Pour autant, ces créatives montées en grade reconnaissent elles-mêmes développer un côté masculin... «Je suis un camionneur. Je ne suis ni choquée ni agacée lorsque des propos hyper masculins sont tenus devant moi. J'aime le langage des mecs», s'amuse Anne-Cécile Tauleigne. «Il s'agit d'un métier de conviction, où il faut avoir des couilles pour persuader le client. Il y a des moments où je me dis que je suis un mec», ajoute Anne de Maupeou.

 

«J'ai toujours été garçonne, combative. Ce métier dépend de notre capacité à être impressionnée et à s'imposer, il faut avoir une confiance en soi naturelle. Or les femmes peuvent peut-être plus facilement se laisser impressionner que les hommes», complète Eve Roussou, qui conclut: «Pour autant, des hommes sensibles peuvent être écœurés par ce métier et le quitter. C'est finalement plus une question de tempérament que de sexe.»

 

 

 

JWT veut plus de créatives

A l'occasion de ses 150 ans, JWT lancera, lors des Cannes Lions, la Bourse Helen Lansdowne, destinée à promouvoir les femmes dans la création. «Ce projet, centralisé par notre agence américaine, vise à donner un soutien matériel et financier aux étudiantes des pays en voie de développement qui se destinent à des métiers créatifs», explique Claude Chaffiotte, CEO de JWT Paris. Le réseau JWT fut le premier au monde à nommer dans les années 1920 une créative, en l'occurrence Helen Lansdowne, qui donne son nom à cette Bourse. Engagée en 1911 comme concepteur-rédacteur, elle fut par la suite promue directrice de la création.

 


Dans les pas de Marie-Catherine Dupuy

Impossible d'écrire sur la place des femmes dans la création publicitaire sans évoquer Marie-Catherine Dupuy. Citée comme exemple par de nombreuses créatives, elle fut la première directrice de la création en France. Elle est également la seule femme à avoir été élue «homme de l'année en création» par Stratégies (en 1991).

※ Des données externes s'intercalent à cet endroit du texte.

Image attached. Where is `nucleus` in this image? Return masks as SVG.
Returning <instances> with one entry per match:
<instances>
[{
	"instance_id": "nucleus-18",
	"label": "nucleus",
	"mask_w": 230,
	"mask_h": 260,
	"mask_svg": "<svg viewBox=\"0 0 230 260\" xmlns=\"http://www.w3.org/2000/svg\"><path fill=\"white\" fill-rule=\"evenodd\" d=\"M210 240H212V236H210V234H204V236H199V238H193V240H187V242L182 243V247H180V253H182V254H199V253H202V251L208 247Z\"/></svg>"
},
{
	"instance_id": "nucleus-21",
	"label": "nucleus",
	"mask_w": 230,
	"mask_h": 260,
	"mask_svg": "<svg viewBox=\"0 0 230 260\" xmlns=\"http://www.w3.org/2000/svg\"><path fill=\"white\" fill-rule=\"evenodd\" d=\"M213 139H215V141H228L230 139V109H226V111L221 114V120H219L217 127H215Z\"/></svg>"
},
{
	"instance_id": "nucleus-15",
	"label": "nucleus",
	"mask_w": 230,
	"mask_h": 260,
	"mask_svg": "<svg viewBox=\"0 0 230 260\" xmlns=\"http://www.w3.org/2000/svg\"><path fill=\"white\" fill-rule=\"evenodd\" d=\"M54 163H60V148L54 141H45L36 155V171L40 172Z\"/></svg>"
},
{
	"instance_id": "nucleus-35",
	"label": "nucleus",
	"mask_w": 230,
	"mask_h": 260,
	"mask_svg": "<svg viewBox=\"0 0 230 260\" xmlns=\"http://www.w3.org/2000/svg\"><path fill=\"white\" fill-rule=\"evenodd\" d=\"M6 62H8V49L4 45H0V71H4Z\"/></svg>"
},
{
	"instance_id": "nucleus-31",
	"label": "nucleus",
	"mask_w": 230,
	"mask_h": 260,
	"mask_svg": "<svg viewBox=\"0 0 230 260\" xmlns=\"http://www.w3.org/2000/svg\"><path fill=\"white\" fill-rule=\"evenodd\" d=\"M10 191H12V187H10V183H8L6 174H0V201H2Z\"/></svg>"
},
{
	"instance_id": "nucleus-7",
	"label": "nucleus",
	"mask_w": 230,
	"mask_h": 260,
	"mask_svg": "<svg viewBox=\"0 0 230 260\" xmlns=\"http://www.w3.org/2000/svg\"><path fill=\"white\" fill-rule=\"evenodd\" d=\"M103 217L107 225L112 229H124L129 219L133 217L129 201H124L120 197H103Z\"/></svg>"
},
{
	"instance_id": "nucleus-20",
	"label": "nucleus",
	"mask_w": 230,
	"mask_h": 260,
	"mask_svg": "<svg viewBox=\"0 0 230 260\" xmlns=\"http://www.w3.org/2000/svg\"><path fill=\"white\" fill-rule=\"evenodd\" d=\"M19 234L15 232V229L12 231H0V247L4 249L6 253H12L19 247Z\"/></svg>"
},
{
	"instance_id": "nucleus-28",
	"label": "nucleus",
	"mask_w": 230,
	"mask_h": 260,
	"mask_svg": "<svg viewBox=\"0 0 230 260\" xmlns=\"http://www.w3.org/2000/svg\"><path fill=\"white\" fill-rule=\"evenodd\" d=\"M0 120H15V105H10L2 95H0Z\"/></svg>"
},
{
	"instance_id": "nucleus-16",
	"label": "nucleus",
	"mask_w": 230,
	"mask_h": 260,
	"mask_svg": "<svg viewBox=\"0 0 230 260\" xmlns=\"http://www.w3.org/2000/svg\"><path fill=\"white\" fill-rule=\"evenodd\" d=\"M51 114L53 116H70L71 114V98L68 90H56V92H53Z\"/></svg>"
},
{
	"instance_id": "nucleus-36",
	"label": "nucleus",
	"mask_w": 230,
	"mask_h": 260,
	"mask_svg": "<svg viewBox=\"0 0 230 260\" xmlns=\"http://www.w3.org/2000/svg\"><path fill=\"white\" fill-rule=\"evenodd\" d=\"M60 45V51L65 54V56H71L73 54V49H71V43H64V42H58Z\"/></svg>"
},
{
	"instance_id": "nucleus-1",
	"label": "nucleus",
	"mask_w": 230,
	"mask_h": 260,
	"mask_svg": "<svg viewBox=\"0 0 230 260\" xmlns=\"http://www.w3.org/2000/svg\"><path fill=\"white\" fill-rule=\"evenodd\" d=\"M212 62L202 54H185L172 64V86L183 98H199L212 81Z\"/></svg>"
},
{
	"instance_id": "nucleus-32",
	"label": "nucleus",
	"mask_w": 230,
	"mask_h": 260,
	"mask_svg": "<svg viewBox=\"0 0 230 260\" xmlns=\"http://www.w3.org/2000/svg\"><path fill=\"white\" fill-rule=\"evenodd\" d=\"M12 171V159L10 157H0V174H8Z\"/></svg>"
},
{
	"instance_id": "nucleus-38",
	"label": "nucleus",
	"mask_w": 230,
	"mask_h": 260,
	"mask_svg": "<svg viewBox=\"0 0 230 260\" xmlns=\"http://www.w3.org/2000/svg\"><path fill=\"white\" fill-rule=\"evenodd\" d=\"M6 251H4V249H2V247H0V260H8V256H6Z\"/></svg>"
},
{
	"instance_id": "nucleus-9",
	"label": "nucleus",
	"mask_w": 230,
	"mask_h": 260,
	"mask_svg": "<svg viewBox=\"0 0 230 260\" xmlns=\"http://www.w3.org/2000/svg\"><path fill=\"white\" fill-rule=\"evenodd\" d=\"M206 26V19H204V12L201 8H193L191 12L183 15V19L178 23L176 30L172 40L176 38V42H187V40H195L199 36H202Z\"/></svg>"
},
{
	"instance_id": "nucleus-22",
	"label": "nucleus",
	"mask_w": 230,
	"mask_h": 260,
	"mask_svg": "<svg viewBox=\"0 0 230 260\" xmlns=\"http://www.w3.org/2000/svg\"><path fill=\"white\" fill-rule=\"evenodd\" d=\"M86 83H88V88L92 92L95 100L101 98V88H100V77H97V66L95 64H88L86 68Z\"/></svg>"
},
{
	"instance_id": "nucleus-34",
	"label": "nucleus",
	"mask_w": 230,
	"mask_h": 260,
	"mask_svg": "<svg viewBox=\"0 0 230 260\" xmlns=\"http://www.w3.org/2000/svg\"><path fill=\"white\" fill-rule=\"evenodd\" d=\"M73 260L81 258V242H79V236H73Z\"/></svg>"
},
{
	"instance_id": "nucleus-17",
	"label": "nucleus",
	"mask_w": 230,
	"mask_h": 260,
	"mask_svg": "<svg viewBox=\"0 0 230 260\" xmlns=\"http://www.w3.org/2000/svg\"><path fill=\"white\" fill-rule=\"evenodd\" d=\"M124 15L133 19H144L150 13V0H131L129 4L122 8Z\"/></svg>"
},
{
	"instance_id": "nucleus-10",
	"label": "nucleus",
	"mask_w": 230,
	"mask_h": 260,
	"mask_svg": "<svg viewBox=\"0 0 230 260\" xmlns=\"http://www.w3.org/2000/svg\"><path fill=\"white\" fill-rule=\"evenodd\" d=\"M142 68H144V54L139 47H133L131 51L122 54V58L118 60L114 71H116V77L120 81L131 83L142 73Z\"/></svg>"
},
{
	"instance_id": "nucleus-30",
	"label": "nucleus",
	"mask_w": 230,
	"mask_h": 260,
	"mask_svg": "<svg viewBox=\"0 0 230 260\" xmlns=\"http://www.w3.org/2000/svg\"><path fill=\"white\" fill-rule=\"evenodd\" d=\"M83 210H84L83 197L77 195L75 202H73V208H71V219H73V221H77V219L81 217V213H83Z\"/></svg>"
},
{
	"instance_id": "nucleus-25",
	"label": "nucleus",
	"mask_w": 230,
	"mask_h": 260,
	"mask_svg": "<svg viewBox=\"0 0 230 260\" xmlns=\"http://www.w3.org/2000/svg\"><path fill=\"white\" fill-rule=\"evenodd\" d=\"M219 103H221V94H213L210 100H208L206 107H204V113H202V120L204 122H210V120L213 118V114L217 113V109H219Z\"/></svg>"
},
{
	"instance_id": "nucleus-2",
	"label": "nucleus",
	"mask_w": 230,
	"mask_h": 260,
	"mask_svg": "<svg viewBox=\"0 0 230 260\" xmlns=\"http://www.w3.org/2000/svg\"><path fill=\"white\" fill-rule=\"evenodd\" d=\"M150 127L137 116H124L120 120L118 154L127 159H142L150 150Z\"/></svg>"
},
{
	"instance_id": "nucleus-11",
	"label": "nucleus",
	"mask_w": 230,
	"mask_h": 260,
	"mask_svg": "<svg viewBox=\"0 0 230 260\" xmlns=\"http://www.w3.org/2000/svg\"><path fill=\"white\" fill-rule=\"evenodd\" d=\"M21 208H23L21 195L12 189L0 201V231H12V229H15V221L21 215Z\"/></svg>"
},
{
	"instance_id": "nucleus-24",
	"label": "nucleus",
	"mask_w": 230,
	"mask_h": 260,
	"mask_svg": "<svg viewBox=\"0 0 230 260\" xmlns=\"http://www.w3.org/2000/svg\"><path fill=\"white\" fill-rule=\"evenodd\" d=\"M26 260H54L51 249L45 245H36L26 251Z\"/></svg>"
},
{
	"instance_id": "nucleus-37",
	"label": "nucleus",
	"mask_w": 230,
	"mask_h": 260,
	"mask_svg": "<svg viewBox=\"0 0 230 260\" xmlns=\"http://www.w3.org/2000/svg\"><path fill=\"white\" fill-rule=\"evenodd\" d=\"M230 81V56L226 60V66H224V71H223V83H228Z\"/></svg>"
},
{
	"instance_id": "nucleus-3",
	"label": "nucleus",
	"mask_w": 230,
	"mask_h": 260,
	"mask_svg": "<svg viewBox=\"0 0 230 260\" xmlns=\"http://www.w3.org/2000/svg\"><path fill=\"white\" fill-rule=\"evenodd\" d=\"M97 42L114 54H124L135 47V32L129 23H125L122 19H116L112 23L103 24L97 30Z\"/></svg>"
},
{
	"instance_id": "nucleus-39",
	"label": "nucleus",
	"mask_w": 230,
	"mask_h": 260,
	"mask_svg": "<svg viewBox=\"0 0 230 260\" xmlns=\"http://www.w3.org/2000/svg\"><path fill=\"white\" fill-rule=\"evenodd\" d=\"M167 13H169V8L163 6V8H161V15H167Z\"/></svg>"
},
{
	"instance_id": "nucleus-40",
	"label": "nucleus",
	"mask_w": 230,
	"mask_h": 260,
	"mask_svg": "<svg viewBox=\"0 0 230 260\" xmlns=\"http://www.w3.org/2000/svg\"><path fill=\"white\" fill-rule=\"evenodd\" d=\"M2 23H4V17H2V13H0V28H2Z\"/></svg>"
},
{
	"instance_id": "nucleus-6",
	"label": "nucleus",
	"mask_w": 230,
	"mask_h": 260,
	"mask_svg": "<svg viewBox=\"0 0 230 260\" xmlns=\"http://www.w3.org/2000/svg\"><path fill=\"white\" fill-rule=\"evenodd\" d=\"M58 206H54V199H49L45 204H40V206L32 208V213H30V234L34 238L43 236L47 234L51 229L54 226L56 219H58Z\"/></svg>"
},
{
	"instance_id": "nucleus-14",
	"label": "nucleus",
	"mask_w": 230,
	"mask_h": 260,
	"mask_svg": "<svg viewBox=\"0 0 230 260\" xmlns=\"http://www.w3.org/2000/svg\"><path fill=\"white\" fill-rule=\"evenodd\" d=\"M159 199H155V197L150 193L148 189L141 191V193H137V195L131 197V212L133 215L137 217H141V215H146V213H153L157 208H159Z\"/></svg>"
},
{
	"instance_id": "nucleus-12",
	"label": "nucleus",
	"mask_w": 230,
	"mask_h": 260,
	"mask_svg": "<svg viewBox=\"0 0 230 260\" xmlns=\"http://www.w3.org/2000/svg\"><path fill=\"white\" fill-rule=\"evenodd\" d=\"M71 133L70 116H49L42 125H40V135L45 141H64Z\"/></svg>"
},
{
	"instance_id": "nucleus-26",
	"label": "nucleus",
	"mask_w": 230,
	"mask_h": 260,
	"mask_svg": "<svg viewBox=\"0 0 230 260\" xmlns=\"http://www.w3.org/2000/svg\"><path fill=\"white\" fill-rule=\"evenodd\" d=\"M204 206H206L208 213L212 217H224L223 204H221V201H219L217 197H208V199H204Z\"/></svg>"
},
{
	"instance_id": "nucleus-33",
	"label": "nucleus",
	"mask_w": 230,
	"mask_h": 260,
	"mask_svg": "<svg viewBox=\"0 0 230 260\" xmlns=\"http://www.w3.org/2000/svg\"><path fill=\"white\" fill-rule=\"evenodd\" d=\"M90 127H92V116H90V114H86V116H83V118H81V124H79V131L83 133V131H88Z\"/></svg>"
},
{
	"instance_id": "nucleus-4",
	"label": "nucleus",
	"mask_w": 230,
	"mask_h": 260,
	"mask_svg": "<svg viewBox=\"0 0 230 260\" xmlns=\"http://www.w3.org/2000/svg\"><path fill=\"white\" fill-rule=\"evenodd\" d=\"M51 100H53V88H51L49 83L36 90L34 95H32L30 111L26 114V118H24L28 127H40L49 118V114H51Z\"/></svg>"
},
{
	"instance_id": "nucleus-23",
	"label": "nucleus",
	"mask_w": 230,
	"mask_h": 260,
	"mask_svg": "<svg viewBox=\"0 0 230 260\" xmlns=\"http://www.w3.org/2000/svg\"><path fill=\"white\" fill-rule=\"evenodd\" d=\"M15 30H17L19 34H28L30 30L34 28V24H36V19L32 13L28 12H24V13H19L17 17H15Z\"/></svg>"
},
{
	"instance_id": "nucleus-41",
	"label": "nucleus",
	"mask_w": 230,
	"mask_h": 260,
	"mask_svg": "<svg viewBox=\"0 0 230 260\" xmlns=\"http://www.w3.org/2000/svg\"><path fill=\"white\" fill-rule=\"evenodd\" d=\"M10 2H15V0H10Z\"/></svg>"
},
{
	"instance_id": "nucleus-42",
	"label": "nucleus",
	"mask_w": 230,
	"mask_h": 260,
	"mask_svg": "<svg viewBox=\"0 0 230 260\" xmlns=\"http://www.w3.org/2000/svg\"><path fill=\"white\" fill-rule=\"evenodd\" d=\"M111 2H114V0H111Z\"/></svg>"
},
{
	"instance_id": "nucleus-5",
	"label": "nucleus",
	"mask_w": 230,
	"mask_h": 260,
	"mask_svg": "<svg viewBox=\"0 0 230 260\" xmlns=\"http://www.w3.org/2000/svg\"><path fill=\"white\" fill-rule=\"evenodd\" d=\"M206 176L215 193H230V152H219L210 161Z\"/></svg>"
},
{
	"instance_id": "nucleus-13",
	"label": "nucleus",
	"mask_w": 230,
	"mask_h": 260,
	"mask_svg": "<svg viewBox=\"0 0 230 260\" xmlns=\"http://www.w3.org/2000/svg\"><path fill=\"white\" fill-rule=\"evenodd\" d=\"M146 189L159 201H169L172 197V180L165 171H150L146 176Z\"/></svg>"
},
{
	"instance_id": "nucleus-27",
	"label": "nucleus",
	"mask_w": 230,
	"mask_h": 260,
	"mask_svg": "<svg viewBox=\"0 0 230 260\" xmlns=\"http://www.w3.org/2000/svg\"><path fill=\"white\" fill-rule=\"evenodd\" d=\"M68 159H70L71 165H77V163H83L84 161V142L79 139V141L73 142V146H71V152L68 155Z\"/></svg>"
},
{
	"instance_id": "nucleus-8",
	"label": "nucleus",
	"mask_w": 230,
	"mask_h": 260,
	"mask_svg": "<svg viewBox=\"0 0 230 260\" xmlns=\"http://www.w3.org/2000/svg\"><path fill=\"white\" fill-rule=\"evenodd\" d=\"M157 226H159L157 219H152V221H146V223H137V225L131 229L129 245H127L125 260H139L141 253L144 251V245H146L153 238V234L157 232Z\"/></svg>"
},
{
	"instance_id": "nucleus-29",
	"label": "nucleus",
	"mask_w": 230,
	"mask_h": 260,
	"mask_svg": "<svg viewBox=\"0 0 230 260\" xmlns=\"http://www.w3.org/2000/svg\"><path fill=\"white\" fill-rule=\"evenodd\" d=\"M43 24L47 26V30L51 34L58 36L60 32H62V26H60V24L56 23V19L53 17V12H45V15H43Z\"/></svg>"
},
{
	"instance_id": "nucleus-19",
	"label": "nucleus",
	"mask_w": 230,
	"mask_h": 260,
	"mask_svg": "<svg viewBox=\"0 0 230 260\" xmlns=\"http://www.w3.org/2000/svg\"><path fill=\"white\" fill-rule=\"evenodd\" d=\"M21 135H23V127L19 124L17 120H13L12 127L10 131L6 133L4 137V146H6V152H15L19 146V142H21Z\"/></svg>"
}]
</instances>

Petite-fille et fille de publicitaires (son grand-père a fondé l'agence Dupuy en 1926), elle commença sa carrière comme concepteur-rédacteur dans l'agence familiale en 1970 avant d'être promue directrice de création adjointe en 1978. Aux côtés de Jean-Claude Boulet, Jean-Marie Dru et Jean-Pierre Petit, elle fonda fin 1983 BDDP, où elle fut directrice de la création. Lorsque BDDP devint TBWA (Omnicom) en 2001, elle fut vice-présidente en charge de la création, jusqu'en 2012. Elle est désormais secrétaire générale du Club des DA depuis 2013.

Marie-Catherine Dupuy n'a jamais rencontré de difficultés particulières du fait d'être une femme publicitaire. «Pour moi, c'était un métier normal car familial. Je ne me suis jamais servie de mon côté féminin pour obtenir ce que je voulais par la séduction. J'étais directe et je défendais mes idées avec une autorité naturelle, sans surjouer un côté patron.»

Selon elle, s'il y a peu de femmes créatives, c'est que la publicité est «un métier difficile à concilier avec une vie personnelle. On n'a pas de week-end, il y a beaucoup de compétition, la pression est monstrueuse. C'est un métier difficile psychologiquement car il faut faire des choix en permanence, c'est très fatigant.»